In the spirit of Verry Merry May, this will be a simple entry, the crux of which is to bring some discussion about how the mind of a child operates. And not just any child, but the child who was you. You know, when you were a child.
I highly doubt I’m the only one who had a special toy or two. Did you have a toy that you simply could not part with when you were a kid? That toy which, looking back at it now, may seem silly, but regardless held your love and your interest captive without effort? If so, what was it? If not, what the heck is wrong with you?!? I’m talking young kid here, not ten or twelve, but like… six, or three, or something.
OK, I’ll start. First, a tragedy.
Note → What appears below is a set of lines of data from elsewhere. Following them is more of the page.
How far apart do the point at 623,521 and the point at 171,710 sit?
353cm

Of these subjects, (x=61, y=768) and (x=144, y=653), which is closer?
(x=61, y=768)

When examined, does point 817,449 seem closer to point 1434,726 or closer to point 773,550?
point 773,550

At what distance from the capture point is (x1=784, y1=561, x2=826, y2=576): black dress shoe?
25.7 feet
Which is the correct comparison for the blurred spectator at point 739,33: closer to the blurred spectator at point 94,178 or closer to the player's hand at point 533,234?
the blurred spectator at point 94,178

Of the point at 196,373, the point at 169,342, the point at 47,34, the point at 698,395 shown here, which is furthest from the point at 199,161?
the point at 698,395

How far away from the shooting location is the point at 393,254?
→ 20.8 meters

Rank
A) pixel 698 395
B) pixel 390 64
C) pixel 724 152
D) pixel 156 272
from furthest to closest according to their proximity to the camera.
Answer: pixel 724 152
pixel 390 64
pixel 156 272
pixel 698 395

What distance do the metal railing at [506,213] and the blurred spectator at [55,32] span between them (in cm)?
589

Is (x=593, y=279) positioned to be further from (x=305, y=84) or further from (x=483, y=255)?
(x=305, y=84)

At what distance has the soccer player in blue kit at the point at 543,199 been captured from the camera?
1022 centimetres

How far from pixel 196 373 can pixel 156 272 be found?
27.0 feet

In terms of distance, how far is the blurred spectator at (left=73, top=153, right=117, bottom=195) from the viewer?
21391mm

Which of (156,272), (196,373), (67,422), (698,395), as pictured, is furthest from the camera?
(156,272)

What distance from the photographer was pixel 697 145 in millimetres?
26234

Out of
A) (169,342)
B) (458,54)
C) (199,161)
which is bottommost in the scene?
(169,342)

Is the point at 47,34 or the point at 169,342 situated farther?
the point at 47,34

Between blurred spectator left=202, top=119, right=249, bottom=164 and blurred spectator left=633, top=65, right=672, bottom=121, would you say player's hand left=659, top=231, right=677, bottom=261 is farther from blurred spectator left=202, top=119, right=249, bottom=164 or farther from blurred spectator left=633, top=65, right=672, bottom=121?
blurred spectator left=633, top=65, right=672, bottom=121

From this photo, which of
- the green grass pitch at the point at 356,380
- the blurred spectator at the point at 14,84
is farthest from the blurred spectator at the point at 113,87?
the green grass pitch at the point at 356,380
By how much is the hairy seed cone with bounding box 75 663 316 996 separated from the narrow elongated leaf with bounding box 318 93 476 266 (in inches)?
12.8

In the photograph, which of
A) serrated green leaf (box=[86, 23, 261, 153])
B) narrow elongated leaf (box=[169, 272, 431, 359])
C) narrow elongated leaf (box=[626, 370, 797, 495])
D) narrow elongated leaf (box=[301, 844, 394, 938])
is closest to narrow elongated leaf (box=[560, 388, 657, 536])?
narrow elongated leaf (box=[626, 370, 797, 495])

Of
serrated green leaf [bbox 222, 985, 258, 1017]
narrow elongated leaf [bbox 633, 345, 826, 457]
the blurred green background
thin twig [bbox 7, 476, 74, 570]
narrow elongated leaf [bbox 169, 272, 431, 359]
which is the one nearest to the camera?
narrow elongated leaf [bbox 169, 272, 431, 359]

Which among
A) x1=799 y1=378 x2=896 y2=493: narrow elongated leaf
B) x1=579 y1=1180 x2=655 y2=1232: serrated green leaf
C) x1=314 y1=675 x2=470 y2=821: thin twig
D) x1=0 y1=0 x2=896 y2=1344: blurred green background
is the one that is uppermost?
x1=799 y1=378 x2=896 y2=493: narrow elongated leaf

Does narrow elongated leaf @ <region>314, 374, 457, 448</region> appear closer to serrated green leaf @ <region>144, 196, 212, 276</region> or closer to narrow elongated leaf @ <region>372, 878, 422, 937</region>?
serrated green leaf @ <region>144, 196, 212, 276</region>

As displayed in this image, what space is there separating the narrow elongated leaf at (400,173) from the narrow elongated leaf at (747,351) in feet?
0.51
There was a toy (whose name I cannot recall! Help?), and it came out sometime around 1985 or 1986, I think. It was like an Etch-a-Sketch in that it was hand-held and somewhat flat, but the drawings were done pixel-by-pixel, and the idea was that you would create “frames” and then make very pixelated, short little animations with it. They showed an animation of a cheetah running, and a boy hitting a baseball, and possibly some other stuff. And I wanted one so badly for Christmas or my birthday or one of those other days when kids all around the world suddenly deserve toys. Well… I didn’t get one. Never did. And I still remember that to this day. Cry a tear for me, I’m scarred for life. Watch out Greg Boyd, your red airplane has nothing on me.
Of course I did have some toys that I loved that I still remember. We had this old wooden toy box with an ugly green plaid rough-feeling cover on it, and I had all my treasures in there. Little Sesame Street cars, somewhat like this one that had Ernie and Bert and Cookie Monster and Big Bird in them, and you could roll them around and fill in the blanks with your imagination. We’ve still got those around somewhere. There was some kind of jack-in-the-box that I loved. But it wasn’t a regular jack-in-the-box (although we had/have one of those). It was smaller, and I don’t remember what it looked like. (We’re going way back into the subconscious here, people.) But you could push a button and something would open up and pop out. I don’t know.
G.I. Joes with parachutes were cool. You could throw them way up and watch them float down. Model rockets (with dad’s help, of course) were a blast. I remember the little cardboard fuel tubes that came with the little wire thingies you’d stick in the end and wire back to the ignition button. I remember how the used ones would smell.
Oh… this oughta damage me if nothing else does: I also liked Rainbow Brite for a period of a month or two when I was six and in the hospital on bedrest with an injured eye that was bleeding internally. I insisted that I be allowed to buy one of the dolls, and my parents were like, “Are you sure you want one of these dolls, hon?” And I was. So I got one. Then a couple months later I was like, “What the heck am I doing?” and I got rid of it. I have no idea where it came from.
Alright. None of you can have anything worse than that. Time to share. Out with it! I demand that you reminisce! It better be fondly! FONDLY!